Hello, yesterday I got an extra PC and I automatically wanted to make a server out of it.

I got an iso file on my USB drive using an app and then installed it on the pc.

During the installation, when I was doing the networking step, I got a DHCP: Lease acquisition failed error. Then I pressed that I don't want to configure it(No), and went on with my day. Then I wanted to install some packages, however, I got errors whenever I tried to install them.

Error: "Error fetching ...../pkg.tgz: No address record"

My problem is, how would I be able to configure WiFi on that machine?

My wifi adapter is tplink: https://www.tp-link.com/us/home-networking/pci-adapter/tl-wn881nd/

My ifconfig is attached.


----------



## SirDice (Jul 16, 2019)

9.3? As in FreeBSD 9.3? That's been End-of-Life since December 2016. Use a _supported_ version.

Topics about unsupported FreeBSD versions








						Unsupported FreeBSD Releases
					

FreeBSD is an operating system used to power modern servers, desktops, and embedded platforms.




					www.freebsd.org


----------



## SirDice (Jul 16, 2019)

As far as I know new users get multiple messages regarding the rules. Unfortunately they're like an EULA, nobody reads them


----------



## SirDice (Jul 16, 2019)

getopt said:


> So my pledge is removing such posts completely for the sake of all others not having to read or find such junk.
> 
> Also if the very first posting is a breach of forum rules the account should be closed. Rules without sanctions are not effective at all. Please also discuss a stricter application of the ban policy.
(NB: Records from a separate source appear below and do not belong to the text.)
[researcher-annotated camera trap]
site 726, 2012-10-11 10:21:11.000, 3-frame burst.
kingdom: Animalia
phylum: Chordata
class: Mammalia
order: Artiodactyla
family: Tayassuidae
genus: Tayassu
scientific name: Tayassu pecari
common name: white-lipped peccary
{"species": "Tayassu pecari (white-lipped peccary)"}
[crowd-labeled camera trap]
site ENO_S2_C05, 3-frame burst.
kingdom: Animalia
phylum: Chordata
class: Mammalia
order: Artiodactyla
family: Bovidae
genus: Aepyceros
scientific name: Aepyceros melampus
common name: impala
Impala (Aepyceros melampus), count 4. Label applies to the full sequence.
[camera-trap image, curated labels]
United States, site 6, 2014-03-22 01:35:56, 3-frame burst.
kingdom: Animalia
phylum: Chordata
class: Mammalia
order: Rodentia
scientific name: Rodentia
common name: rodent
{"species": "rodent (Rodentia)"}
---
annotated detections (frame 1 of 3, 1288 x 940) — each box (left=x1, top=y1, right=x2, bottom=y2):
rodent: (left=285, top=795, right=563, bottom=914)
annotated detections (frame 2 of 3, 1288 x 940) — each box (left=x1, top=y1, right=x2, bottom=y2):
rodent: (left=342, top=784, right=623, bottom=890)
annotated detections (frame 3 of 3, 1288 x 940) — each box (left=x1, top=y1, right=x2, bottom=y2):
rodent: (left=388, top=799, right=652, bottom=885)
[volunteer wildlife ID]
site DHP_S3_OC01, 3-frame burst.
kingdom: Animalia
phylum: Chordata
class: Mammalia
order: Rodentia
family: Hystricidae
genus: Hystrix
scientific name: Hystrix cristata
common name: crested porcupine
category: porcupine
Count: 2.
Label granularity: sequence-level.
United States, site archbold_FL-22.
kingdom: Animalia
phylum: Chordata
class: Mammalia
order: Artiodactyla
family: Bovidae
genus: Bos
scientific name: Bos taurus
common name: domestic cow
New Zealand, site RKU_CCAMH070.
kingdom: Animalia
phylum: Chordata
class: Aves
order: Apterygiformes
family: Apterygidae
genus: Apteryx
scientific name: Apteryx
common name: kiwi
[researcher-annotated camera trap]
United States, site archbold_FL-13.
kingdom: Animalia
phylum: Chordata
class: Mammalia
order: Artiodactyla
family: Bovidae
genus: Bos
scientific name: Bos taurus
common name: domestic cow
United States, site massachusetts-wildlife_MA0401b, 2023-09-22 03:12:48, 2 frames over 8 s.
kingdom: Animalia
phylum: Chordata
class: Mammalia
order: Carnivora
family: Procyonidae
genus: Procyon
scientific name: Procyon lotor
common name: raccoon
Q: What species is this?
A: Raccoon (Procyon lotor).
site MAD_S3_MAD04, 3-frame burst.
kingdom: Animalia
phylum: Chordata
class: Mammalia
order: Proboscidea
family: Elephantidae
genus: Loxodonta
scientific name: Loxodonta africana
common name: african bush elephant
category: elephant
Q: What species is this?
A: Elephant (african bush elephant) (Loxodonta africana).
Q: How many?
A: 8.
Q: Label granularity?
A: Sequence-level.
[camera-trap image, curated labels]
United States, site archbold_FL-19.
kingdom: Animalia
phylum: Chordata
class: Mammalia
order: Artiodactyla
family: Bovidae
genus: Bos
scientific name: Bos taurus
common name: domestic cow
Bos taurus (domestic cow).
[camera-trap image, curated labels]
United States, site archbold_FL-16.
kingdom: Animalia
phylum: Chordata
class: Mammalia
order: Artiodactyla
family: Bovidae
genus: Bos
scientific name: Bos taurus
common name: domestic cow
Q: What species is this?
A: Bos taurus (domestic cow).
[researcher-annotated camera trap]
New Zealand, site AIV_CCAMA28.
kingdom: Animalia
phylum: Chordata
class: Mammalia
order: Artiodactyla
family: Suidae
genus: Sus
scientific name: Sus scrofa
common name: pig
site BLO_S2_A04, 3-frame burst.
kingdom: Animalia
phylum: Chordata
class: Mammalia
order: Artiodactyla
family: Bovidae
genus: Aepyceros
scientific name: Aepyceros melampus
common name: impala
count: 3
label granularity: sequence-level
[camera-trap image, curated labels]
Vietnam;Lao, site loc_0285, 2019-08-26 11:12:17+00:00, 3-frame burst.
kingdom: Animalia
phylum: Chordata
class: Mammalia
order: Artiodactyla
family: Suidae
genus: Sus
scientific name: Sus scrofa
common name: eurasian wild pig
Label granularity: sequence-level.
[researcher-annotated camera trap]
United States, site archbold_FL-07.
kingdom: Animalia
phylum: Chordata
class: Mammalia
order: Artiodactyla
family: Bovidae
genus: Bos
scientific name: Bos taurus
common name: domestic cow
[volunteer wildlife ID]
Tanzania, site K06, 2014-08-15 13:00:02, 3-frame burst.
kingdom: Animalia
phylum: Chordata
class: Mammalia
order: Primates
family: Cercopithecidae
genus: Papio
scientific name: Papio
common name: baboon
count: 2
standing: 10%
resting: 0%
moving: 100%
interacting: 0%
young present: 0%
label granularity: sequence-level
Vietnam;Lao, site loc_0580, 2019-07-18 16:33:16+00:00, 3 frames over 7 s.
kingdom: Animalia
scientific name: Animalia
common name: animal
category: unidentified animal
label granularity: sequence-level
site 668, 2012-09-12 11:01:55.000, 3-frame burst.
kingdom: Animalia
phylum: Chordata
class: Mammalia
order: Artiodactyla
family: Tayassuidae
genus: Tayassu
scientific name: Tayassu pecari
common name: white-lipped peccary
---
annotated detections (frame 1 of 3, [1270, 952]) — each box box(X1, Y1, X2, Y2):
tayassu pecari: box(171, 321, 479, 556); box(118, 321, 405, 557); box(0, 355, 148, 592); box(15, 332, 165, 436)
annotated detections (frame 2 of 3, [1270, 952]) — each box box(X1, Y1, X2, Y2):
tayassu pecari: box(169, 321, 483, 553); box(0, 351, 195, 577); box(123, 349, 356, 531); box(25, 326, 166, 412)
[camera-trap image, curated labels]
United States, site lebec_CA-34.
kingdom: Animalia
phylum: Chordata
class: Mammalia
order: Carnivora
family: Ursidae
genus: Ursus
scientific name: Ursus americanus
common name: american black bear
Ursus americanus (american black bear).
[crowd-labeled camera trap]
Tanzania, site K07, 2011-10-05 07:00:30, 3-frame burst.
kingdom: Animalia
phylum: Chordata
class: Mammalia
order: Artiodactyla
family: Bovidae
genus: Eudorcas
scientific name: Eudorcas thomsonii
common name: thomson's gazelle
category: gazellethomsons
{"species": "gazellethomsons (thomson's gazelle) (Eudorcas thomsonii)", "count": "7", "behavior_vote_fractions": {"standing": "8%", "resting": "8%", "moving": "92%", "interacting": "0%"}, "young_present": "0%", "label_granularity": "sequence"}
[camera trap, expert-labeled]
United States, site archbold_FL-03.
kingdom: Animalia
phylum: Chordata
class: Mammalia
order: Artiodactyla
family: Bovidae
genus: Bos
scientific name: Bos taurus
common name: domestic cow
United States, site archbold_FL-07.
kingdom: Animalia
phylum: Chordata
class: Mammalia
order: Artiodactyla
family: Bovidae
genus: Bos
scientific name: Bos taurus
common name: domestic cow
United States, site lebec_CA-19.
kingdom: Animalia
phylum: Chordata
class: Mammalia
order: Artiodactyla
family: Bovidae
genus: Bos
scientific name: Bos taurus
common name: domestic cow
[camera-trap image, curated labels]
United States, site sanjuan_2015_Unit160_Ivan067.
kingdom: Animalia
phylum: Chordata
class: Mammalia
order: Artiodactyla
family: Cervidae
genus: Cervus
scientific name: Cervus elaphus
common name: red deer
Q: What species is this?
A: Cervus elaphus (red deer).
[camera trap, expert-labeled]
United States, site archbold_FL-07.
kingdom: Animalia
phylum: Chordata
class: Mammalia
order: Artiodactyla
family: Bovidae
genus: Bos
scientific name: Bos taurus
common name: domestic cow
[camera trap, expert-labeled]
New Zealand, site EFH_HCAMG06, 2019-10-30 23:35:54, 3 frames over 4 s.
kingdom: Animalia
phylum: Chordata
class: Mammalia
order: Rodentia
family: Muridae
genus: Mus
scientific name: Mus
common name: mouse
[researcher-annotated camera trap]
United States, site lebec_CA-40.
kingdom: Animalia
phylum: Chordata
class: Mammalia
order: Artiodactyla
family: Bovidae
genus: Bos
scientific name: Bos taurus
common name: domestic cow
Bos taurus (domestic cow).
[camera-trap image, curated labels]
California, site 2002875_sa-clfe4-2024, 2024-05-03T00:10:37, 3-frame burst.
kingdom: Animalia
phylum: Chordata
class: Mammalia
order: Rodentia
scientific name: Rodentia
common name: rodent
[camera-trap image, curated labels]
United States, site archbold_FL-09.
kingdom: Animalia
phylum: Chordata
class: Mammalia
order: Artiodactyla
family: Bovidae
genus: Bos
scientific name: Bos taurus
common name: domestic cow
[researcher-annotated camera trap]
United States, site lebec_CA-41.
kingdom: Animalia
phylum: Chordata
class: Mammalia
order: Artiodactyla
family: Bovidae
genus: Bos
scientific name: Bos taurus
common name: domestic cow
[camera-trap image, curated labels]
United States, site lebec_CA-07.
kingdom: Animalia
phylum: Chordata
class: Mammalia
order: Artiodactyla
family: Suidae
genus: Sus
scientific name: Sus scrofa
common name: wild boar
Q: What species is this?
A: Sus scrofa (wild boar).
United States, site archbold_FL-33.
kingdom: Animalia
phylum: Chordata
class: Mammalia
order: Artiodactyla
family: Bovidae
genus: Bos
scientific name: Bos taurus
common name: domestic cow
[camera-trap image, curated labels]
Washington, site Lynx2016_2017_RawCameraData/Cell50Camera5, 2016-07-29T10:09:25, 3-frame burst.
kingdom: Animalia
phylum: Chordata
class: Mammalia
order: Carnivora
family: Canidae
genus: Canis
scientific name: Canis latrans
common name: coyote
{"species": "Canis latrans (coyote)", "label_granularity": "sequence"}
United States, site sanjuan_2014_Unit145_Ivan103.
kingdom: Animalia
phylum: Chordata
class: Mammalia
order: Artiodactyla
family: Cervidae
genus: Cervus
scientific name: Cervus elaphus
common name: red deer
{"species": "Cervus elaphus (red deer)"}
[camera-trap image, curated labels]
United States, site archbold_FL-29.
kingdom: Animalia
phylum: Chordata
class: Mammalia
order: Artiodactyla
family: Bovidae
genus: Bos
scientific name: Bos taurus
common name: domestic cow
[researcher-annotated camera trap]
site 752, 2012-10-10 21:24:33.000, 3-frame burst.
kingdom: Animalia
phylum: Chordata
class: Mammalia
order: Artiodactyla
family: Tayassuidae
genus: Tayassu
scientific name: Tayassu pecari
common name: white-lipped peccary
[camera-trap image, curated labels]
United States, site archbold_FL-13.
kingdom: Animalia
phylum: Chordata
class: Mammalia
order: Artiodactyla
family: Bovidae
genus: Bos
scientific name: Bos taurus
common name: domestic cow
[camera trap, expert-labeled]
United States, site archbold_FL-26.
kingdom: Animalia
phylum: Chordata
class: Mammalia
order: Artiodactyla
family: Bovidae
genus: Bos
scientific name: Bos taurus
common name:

Removing those accounts and/or posts would also remove our opportunity to educate those people. It's a bit of a double-edged sword.


----------



## tommiie (Jul 16, 2019)

We should welcome new adventurers and make them feel at home in the FreeBSD community. We should educate and guide them instead of banning them for not reading the rules. Not reading the rules in sadly very common in the IT world (who reads those EULA's anyway? Only lawyers, I imagine).


----------



## tommiie (Jul 16, 2019)

Also, it's only assumed the OP means FreeBSD verison 9.3. Perhaps he means something different.

I agree that everyone should respect the rules, but as he is new to the forum, a friendly reminder along the lines of "hey, you just read all our rules, but it seems you briefly forgot about this one" is better than just kicking and banning him for "breaking" the rules. "Breaking the rules", at least in my book, means purposefully not following the rules.

Guide and educate, and when it's obvious this wont help, you can always revert to kicking and banning.


----------



## Smil3y (Jul 16, 2019)

Holy f**, I feel like I just broke the f... biggest "law" of the world lmfao. Just tried to ask one question, not get attacked by a bunch "angels of law". Might as well just remove the topic, I got it solved after 5hours of working on it.


----------



## Crivens (Jul 16, 2019)

O::: D::: !!!!
Yes, speaker of the house voice.

Everybody calm down.

Yes, I approved of this thread seeing it contained the 9.3 reference, but the error message points towards a routing/resolver problem that not necessarily is the fault of 9.3. I hoped for some knowledgeable person to give a polite pointer at the right direction, but seeing some of the replies I feel somewhat sad.


----------



## Smil3y (Jul 16, 2019)

Yes, I was talking about FreeBSD 9.3, what else would I be talking about, League of Legends v.9.3(first result when you lookup 9.3)?


----------